Mannheim zählt mit rund 328.000 Einwohnern zu den zwanzig größten Städten Deutschlands und ist das wirtschaftliche Zentrum der Metropolregion Rhein-Neckar – einer der sieben größten Ballungsräume der Bundesrepublik mit 2,4 Millionen Einwohnern und dem Gütesiegel „Europäische Metropolregion“. Mit über 200.000 sozialversicherungspflichtigen Arbeitsplätzen bietet der Standort eine dauerhaft hohe Nachfrage nach Wohnraum.

Die Verschaffeltstraße liegt im Stadtteil Neckarstadt-Ost, einem innenstadtnahen Szeneviertel mit über 31.000 Einwohnern, gründerzeitlich geprägtem Stadtbild und hoher Lebensqualität. Die Innenstadt ist fußläufig erreichbar, drei Brücken verbinden den Stadtteil direkt mit dem Zentrum. Das Quartier ist bei Familien, Studierenden und Kreativen gleichermaßen beliebt – eine stabile Mieterstruktur mit breiter Nachfragebasis.

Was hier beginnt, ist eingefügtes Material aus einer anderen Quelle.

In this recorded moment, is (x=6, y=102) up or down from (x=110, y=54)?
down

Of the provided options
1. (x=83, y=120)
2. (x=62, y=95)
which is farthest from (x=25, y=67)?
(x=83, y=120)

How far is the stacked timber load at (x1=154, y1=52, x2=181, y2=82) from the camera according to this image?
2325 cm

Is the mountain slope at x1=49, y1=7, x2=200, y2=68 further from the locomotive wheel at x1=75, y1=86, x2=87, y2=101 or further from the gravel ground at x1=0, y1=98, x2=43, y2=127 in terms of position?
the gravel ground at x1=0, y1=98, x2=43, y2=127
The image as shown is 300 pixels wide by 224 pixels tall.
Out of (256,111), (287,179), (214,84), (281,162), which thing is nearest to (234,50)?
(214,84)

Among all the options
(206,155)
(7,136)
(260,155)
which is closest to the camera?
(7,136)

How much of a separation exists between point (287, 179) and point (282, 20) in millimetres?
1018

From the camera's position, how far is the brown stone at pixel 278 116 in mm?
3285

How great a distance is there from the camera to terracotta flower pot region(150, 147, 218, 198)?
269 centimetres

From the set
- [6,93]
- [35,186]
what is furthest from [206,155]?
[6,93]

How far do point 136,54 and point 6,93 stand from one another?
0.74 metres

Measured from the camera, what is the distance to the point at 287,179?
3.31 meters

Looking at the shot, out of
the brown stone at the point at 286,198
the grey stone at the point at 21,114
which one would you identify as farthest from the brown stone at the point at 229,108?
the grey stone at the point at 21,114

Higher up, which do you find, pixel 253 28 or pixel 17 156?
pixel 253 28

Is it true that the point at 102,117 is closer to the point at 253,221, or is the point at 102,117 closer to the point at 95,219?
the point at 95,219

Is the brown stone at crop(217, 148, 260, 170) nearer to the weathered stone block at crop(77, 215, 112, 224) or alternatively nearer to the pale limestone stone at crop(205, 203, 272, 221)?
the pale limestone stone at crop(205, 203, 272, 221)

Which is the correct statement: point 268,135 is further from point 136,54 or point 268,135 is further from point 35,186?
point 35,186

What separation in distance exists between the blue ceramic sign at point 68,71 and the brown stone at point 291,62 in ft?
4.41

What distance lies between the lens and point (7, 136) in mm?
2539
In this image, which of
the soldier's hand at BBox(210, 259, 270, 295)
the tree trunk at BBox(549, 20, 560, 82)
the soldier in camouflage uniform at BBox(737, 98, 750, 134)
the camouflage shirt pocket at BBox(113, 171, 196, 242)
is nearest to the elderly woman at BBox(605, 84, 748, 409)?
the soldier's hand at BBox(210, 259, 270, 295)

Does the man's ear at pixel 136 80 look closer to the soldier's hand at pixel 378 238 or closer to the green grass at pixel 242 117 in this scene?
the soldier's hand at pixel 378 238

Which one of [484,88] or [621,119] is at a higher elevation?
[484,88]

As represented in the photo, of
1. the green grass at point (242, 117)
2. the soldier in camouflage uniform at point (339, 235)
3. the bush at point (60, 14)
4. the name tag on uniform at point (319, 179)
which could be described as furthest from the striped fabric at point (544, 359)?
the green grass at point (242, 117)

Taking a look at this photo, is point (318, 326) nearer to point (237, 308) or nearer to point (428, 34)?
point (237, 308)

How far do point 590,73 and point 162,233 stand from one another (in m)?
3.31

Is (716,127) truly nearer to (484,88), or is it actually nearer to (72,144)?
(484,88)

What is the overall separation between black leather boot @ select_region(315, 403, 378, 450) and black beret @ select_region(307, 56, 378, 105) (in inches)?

Die Infrastruktur ist vollständig: Supermärkte, Apotheken, Ärzte und täglicher Bedarf sind fußläufig verfügbar. Das Universitätsklinikum Mannheim – einer der größten Arbeitgeber der Region – liegt in direkter Nachbarschaft. Kulturelle Ankerpunkte wie die Alte Feuerwache und das Capitol sowie der weitläufige Herzogenriedpark steigern die Wohnattraktivität zusätzlich.

Die Verkehrsanbindung ist hervorragend: Zwei S-Bahn-Haltestellen sind in wenigen Gehminuten erreichbar, der Hauptbahnhof mit ICE-Anschluss in rund 15 Minuten. Heidelberg, Ludwigshafen und das gesamte Rhein-Neckar-Dreieck sind schnell erreichbar.

Insgesamt vereint die Lage eine hohe und stabile Mietnachfrage, sehr gute Infrastruktur und eine solide Entwicklungsperspektive – attraktive Voraussetzungen für eine nachhaltige Kapitalanlage.